### Your assignment:
Where the records below have a line with "frames", that line is to be copied.

### Recorded data:
○ ○ ○ ○ ○
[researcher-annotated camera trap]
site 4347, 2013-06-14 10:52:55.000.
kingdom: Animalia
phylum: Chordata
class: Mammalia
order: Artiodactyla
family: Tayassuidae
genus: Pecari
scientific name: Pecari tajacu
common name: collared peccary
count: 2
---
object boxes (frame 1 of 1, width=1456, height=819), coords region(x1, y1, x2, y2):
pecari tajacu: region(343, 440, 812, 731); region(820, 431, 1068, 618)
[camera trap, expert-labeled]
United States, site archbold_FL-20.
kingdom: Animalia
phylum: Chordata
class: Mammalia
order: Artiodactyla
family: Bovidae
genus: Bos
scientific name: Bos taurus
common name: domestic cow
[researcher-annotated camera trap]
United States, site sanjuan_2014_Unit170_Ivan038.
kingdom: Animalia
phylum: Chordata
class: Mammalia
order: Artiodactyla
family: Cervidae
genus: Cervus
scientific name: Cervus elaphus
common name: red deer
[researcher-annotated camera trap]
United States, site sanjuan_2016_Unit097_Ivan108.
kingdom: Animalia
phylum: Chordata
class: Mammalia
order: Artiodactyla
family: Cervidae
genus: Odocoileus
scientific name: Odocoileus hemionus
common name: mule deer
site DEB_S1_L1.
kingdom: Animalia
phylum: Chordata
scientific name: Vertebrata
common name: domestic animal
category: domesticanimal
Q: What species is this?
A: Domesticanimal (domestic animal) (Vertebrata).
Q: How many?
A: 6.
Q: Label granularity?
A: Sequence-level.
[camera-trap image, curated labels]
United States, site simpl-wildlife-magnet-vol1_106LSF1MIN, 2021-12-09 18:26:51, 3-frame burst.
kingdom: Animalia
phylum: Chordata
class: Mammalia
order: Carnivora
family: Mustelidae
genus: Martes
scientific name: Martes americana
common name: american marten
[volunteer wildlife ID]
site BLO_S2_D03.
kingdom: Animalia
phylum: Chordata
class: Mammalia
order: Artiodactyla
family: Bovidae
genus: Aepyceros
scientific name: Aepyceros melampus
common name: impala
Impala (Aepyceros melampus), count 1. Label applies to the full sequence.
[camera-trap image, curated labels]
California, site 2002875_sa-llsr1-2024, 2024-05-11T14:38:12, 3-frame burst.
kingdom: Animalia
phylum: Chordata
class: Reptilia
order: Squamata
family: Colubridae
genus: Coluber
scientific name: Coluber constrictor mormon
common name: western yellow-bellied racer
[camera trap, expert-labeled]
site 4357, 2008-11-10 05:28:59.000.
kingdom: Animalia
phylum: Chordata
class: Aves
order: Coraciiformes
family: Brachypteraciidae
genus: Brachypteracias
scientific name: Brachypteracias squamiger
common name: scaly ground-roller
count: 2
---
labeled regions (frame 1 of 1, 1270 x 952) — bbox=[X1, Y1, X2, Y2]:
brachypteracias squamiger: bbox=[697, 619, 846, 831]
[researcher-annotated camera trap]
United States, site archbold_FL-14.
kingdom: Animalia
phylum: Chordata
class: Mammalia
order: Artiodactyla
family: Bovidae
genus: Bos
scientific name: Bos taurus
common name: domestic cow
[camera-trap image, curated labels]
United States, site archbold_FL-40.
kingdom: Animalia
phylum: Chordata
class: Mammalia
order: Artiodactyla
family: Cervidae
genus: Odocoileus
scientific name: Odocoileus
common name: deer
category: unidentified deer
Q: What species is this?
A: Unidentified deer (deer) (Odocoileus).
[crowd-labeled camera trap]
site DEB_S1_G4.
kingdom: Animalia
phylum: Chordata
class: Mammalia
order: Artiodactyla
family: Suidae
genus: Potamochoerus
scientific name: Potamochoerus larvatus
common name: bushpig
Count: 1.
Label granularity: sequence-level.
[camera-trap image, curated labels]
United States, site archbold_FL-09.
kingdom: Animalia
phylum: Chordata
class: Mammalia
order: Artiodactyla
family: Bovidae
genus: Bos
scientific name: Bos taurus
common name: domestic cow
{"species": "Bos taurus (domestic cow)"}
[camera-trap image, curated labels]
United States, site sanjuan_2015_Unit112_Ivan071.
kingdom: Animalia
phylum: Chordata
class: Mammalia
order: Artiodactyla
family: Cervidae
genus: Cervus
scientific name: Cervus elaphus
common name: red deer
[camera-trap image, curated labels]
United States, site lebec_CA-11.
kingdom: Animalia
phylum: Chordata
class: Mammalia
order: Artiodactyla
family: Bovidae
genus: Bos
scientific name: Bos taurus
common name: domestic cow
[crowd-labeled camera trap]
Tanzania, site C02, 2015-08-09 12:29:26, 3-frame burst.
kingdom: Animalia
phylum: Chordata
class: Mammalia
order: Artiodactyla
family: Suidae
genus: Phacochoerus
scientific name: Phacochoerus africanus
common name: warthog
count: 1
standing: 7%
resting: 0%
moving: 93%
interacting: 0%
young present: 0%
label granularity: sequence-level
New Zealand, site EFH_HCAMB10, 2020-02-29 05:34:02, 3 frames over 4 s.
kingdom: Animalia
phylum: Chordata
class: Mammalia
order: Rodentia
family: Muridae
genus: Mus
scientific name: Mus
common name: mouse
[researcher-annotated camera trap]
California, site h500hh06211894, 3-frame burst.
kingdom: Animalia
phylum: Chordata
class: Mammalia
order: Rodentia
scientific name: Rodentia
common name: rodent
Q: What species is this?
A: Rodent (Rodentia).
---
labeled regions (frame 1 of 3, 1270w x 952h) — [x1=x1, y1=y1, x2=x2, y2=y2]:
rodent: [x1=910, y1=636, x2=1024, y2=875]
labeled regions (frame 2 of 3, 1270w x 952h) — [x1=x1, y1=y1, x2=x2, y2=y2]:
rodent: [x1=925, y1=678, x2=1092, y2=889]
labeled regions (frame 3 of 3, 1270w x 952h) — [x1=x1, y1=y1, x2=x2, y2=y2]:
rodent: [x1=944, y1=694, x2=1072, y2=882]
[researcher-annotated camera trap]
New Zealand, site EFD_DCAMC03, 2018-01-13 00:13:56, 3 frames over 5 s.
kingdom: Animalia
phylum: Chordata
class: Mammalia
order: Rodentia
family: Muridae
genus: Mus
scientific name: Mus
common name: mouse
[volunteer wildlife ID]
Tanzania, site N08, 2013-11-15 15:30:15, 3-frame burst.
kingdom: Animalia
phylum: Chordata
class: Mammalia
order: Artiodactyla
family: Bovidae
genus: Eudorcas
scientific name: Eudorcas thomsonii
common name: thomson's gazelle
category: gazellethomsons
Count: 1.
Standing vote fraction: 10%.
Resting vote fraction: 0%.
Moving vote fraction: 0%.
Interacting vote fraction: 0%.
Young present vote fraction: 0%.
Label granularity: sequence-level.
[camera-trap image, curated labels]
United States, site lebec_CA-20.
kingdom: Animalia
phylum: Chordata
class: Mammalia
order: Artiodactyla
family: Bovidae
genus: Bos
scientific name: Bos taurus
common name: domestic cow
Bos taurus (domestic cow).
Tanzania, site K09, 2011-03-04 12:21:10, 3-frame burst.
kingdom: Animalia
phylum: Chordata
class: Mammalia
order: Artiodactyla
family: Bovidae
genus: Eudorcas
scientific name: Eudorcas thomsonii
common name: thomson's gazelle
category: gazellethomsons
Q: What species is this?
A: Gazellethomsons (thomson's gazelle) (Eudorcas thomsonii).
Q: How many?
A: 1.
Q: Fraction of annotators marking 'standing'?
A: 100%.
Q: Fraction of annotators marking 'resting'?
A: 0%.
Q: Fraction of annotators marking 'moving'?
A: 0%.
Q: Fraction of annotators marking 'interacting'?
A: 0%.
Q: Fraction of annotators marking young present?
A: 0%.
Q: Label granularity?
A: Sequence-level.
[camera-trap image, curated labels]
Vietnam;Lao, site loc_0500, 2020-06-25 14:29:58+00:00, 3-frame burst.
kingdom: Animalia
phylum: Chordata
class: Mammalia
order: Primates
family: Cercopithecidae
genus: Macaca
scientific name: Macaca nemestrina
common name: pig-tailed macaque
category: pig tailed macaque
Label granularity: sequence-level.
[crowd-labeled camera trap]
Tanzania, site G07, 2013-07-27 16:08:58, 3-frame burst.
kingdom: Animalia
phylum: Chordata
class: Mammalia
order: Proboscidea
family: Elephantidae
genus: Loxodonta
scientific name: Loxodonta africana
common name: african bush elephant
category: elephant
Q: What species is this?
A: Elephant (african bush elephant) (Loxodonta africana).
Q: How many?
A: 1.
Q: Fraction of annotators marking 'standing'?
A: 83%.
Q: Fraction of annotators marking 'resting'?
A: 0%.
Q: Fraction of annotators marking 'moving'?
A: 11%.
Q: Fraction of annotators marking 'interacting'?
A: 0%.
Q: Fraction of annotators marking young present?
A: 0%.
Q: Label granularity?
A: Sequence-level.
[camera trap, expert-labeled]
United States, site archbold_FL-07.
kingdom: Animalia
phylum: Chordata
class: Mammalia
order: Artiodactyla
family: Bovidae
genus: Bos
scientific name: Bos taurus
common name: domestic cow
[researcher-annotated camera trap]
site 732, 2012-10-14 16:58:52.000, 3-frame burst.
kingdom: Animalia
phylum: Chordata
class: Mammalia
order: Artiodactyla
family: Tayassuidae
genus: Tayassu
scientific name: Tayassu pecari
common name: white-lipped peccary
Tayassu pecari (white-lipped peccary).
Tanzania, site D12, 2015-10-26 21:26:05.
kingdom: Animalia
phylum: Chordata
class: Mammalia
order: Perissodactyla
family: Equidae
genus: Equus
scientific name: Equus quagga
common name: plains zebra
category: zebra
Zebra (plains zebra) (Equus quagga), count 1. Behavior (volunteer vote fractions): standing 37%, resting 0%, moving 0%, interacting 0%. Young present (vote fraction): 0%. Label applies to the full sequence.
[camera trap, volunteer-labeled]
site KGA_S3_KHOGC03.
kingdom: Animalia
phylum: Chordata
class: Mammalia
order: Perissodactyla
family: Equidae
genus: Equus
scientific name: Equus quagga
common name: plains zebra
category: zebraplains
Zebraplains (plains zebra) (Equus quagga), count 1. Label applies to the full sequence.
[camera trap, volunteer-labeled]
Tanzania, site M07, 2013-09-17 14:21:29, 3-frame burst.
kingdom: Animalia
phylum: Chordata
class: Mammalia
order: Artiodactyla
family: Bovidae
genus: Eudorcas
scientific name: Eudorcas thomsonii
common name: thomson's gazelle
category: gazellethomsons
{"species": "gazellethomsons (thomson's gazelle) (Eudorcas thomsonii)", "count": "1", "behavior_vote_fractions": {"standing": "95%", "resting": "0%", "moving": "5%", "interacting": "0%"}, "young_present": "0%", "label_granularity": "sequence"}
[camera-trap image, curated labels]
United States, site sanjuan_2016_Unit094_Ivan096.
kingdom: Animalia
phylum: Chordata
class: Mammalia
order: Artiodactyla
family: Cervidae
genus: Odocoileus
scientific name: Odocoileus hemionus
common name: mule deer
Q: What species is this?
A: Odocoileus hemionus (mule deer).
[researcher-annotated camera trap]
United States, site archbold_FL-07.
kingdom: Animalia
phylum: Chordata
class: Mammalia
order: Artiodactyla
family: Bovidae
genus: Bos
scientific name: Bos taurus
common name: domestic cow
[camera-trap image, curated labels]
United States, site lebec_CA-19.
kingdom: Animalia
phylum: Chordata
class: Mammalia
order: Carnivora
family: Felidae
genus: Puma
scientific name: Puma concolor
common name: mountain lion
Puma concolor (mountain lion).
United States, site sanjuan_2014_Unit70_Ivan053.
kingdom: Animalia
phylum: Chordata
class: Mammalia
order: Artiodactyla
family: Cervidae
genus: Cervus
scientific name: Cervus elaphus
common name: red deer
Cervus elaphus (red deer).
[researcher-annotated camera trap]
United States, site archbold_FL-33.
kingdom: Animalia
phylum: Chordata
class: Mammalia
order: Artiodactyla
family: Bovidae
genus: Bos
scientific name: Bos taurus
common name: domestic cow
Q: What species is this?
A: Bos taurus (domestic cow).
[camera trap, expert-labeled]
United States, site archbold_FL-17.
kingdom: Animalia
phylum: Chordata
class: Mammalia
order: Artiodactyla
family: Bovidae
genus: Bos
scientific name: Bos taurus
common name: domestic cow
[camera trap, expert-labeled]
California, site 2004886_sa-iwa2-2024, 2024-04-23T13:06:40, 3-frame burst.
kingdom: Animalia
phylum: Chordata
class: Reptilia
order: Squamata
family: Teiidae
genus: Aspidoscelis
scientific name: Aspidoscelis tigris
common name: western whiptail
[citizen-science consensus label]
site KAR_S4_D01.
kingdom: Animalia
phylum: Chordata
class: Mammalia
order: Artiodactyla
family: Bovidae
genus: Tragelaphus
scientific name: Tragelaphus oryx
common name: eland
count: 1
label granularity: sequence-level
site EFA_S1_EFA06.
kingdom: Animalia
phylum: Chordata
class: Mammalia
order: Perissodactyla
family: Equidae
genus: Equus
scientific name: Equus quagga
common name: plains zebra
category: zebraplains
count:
○ ○ ○ ○ ○
### Solution to the exercise:
New Zealand, site EFH_HCAMB10, 2020-02-29 05:34:02, 3 frames over 4 s.
New Zealand, site EFD_DCAMC03, 2018-01-13 00:13:56, 3 frames over 5 s.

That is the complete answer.